Doutor em geografia humana, é especialista em política
internacional. Escreveu, entre outros livros, 'Gota de Sangue - História
do Pensamento Racial' e 'O Leviatã Desafiado'. Escreve aos sábados.
A estrela fica
A prisão de João Vaccari simboliza a "prisão preventiva do próprio PT",
declarou Aécio Neves, do PSDB, secundado pelo deputado Rubens Bueno,
líder do PPS, para quem o episódio "representa o PT na cadeia". Mais
prático, o senador Ronaldo Caiado, líder do DEM, sugeriu que os
desdobramentos poderiam resultar na perda do registro partidário do PT. A
ideia de eliminação do PT, evocada pioneiramente por Jorge Bornhausen,
do antigo PFL, em 2005, encontra eco entre setores dos manifestantes do
15 de março e do 12 de abril. Nessas circunstâncias, o dever de ensinar
aos exterministas como funciona uma democracia não pode ser terceirizado
ao próprio PT.
As condenações de José Dirceu, José Genoino e Delúbio Soares, bem como a
prisão preventiva de Vaccari, evidenciam que, no núcleo dirigente do
PT, incrustou-se uma organização criminosa. A se julgar pelas receitas
da empresa de consultoria de Dirceu e pelas movimentações bancárias da
família Vaccari, a corrupção tradicional, essa "velha senhora" (Dilma
Rousseff), está entre as atividades da quadrilha. O seu foco, porém, é a
corrupção de novo tipo, "netinha peralta da velha senhora" (Roberto
Romano), destinada a cristalizar um bloco de poder. Mas nada disso
autoriza a impressão de um carimbo policial na estrela do PT.
O PT não se confunde com a organização criminosa nele incrustada. O
partido, semeado no chão da luta contra a ditadura militar, não é uma
sigla de conveniência como as criadas por Gilberto Kassab, o despachante
do Planalto para negócios cartoriais. É sua militância e sua base de
filiados, responsável por eleições internas que mobilizam centenas de
milhares de cidadãos. É, sobretudo, sua base eleitoral, constituída por
vários milhões de brasileiros. O PT é parte do que somos.

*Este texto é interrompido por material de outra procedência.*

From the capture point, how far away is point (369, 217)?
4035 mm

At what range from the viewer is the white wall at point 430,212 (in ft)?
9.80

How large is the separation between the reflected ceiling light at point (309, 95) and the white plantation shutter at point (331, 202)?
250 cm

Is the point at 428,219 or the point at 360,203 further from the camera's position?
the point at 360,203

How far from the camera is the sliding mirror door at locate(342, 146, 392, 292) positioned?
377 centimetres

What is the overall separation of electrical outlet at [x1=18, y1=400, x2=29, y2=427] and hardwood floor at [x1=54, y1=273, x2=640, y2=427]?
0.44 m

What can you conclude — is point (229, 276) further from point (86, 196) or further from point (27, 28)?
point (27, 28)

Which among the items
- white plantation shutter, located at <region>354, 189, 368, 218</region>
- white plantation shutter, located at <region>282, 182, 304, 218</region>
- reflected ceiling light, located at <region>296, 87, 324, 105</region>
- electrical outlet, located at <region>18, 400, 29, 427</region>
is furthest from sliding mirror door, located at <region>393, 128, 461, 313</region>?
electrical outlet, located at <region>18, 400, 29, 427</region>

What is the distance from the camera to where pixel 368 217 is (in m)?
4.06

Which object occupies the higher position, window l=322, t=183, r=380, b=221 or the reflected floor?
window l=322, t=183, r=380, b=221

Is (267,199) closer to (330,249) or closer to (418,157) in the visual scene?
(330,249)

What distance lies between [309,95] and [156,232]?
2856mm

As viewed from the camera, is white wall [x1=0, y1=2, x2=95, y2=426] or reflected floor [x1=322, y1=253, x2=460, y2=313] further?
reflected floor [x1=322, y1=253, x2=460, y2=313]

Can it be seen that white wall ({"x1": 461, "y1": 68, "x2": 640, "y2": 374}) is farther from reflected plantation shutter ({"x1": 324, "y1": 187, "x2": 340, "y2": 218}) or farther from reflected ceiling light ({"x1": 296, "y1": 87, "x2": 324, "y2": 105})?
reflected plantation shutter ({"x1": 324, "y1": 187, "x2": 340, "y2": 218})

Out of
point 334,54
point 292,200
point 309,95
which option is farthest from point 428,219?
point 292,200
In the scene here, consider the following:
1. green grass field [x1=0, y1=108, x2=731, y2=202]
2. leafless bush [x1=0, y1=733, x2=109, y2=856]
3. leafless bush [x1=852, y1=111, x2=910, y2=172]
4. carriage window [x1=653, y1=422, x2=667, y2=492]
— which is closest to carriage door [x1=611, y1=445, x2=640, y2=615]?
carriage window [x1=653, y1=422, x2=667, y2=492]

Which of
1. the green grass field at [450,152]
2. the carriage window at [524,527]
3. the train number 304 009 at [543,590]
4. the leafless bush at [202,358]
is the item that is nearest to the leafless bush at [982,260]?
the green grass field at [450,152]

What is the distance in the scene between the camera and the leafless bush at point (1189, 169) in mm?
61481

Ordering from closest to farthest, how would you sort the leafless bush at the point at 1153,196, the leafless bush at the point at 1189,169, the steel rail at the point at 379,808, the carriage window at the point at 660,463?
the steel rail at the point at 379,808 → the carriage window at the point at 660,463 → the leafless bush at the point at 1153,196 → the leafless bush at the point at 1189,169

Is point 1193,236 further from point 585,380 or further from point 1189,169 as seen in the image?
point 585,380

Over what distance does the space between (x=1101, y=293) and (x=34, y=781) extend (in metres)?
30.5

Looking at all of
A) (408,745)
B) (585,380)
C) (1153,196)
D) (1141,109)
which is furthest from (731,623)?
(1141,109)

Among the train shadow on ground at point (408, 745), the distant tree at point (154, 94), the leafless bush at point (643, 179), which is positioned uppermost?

Sibá Machado, líder petista no Senado, classificou como "política" a
prisão de Vaccari. Os políticos presos do PT ergueram os punhos para
declarar-se prisioneiros políticos. André Vargas repetiu o gesto no
Congresso, diante de Joaquim Barbosa, para dizer que o PT não reconhece a
legitimidade do STF. O Partido cindiu o país em "nós" e "eles",
reproduzindo no plano da linguagem o que fazem, por meios policiais,
regimes autoritários de esquerda. O Partido celebra tiranias, aplaude
violações de direitos políticos em Cuba e na Venezuela, clama pela
limitação da liberdade de imprensa no Brasil, fabrica listas negras de
críticos, qualificando-os como "inimigos da pátria". Mas a aversão
petista ao equilíbrio de poderes e à pluralidade política não justifica o
erro simétrico, que é crismar o PT como "inimigo da pátria".
Na mensagem ao 5º Congresso Nacional do PT, a direção partidária
interpreta o "sentimento antipetista" como reação conservadora "às ações
políticas de inclusão social" dos governos Lula e Dilma. Vendando os
olhos dos militantes, embalando-os numa ilusão complacente, os
dirigentes postergam uma difícil, mas inevitável, revisão crítica. De
fato, o "sentimento antipetista" expressa a vontade de evitar a
identificação entre Estado e Partido. Já a manipulação exterminista
desse sentimento não passa de uma cópia invertida do desejo petista de
anular o direito à divergência.
No Palácio, o PT perdeu o patrimônio moral indispensável para defender a
democracia. Hoje, triste ironia, são os críticos do PT que podem
desempenhar o papel de advogados da sua existência como ator legítimo.
Pedir o impeachment da presidente, por bons ou maus motivos, não atenta
contra a ordem democrática. Sobram razões para gritar por um governo sem
o PT, algo que serviria tanto ao Brasil quanto ao PT, que só na
planície será capaz de entender as virtudes do pluralismo político. Por
outro lado, cultivar a ideia da supressão do PT revela o impulso
autoritário de amputar nossa história.
Vaccari é caso de polícia; o PT, não. A estrela fica.